Tous les objets-souvenirs de la famille des Bourbons ont été respectés depuis la mort du roi Henri V, y compris lors de l’occupation communiste du château durant la Seconde Guerre Mondiale.

Au premier étage du château, on peut encore voir la plaque que fit sceller Henri V dans la chambre où mourut sa tante

Une statue, toujours visible, de Jeanne d’Arc, commandée par la comtesse des Cars au sculpteur Rinaldi, en 1833 et offerte au comte de Chambord, figure dans le hall d’entrée.
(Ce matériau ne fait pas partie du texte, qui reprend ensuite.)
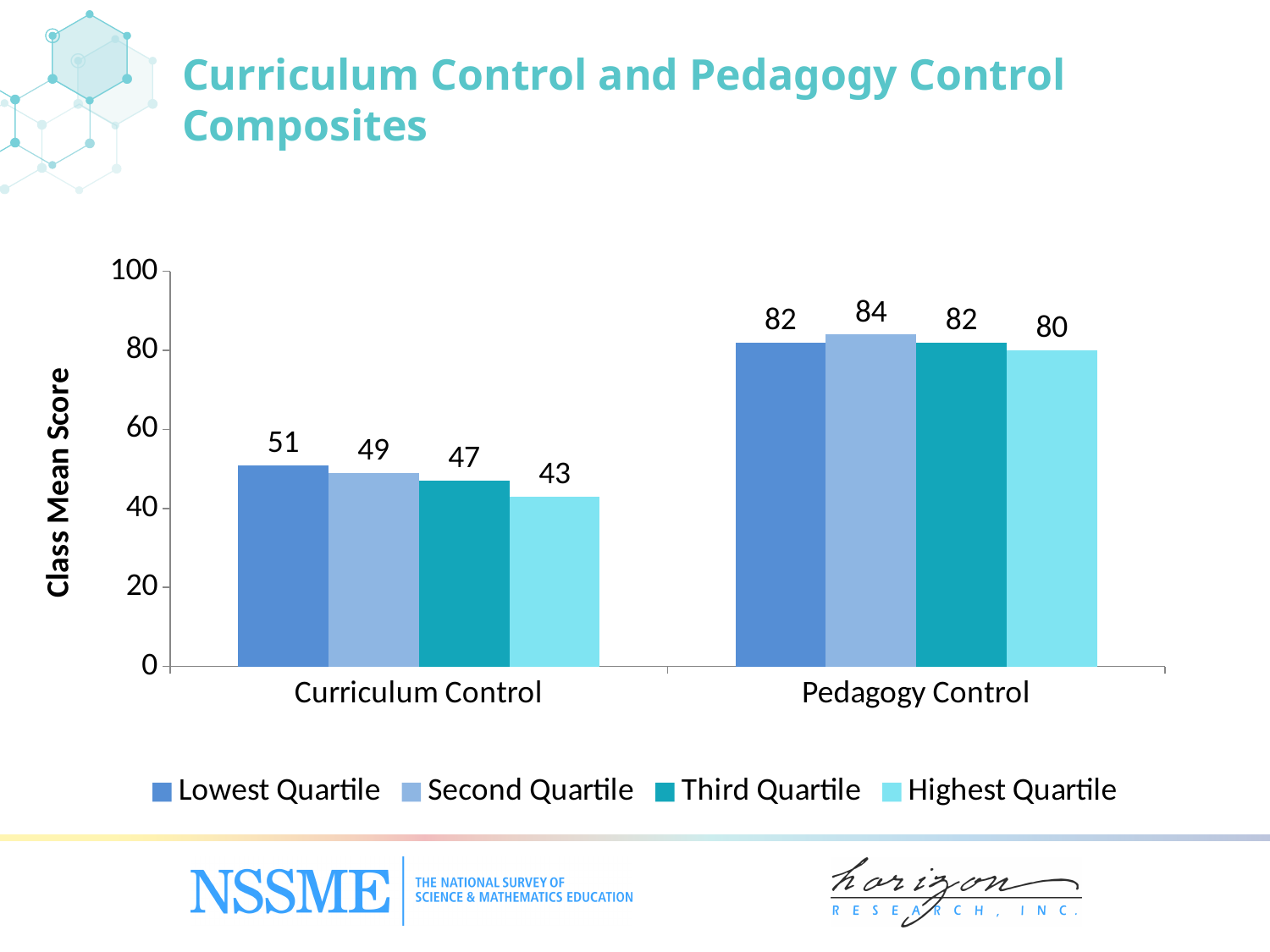
What is the class mean score for the Second Quartile on Pedagogy Control? 84 How many categories are shown on the x axis? 2 Which quartile has the lowest class mean score for Curriculum Control? Highest Quartile What kind of chart is shown on the slide? Bar chart Which quartile has the highest class mean score for Pedagogy Control? Second Quartile Is the Highest Quartile value for Curriculum Control greater or less than 60? less Which is larger: the Third Quartile score for Curriculum Control or the Third Quartile score for Pedagogy Control? Pedagogy Control What is the label of the y axis? Class Mean Score What is the class mean score for the Lowest Quartile on Curriculum Control? 51 What is the difference between the Lowest Quartile and Highest Quartile scores for Curriculum Control? 8 How many series does the legend list? 4 What is the class mean score for the Highest Quartile on Pedagogy Control? 80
En France, on s’intéresse de plus en plus à ce roi jamais couronné et « oublié de l’Histoire Officielle » et le plus légitime de tous. A Chambord et au musée du Carrousel de Versailles, on peut aller à sa rencontre, en allant admirer l’ensemble de ses carrosses. Ses médailles et son monnayage permettent de l’approcher plus intimement.

Le numismate éclairé, Michel Prieur (Bulletin numismatique, n°111, « Les critères des types monétaires », p.2-3 ) , dans son article sur les critères des types monétaires, s’étonnait qu’on ne reconnaisse pas comme officiel le monnayage d’Henri V : « Quid de la Commune ? Régime jamais reconnu sur l’ensemble du territoire, très loin de là, noyé dans le sang par les autorités « légales » de l’époque, mais qui fait encore vibrer des cœurs aujourd’hui ! Faut-il considérer Zéphyrin Camélinat comme un directeur d’atelier comme un autre ? Mais alors pourquoi ne pas prendre en compte Henri V et les frappes de Wurden ? Henri V, le comte de Chambord, fut bien plus près du pouvoir suprême que n’en fut jamais la Commune ! Il n’en a tenu qu’à son refus d’accepter le drapeau tricolore. Imaginez la France d’aujourd’hui si la monarchie avait été restaurée après les désastres de 1870/1871 ! Certes Henri V ne fait pas partie de l’Histoire Officielle enseignée dans les écoles françaises mais cherchez un peu et pour commencer sur wikipédia, cliquez, vous serez surpris. Alors, exit Henri V ? ».